Bearing fault diagnosis based on feature extraction and condition classification

Type : Publication
Auteur(s) :  Tawfik THELAIDJIA, Salah CHENIKHER
Année :  2013
Domaine : Automatique
Résumé en PDF :  (résumé en pdf)
Fulltext en PDF :  (.pdf)
Mots clés :  Condition monitoring, Discrete wavelet transform, Roller Bearing, Particle Swarm Optimization, Statistical parameters, Support vector machine

Résumé : 

Bearing fault diagnosis has attracted significant attention over the past few decades.
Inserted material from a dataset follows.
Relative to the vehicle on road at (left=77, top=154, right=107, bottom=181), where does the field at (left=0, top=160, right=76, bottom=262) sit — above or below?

It consists of two major parts: vibration signal feature extraction and condition classification for the extracted features. In this paper, feature extraction from faulty bearing vibration signals is performed by a combination of signal's time-varying statistical parameters and features obtained through the preprocessing of the vibration signal samples using Db2 discrete wavelet transform at the fifth level of decomposition. In this way, an 8-dimensional vector of the vibration signal feature is obtained. After feature extraction from vibration signal, the support vector machine (SVM) was applied to automate the fault diagnosis procedure. To improve the classification accuracy for bearing fault prediction, particle swarm optimization (PSO) is employed to simultaneously optimize the SVM kernel function parameter and the penalty parameter. The results have shown feasibility and effectiveness of the proposed approach.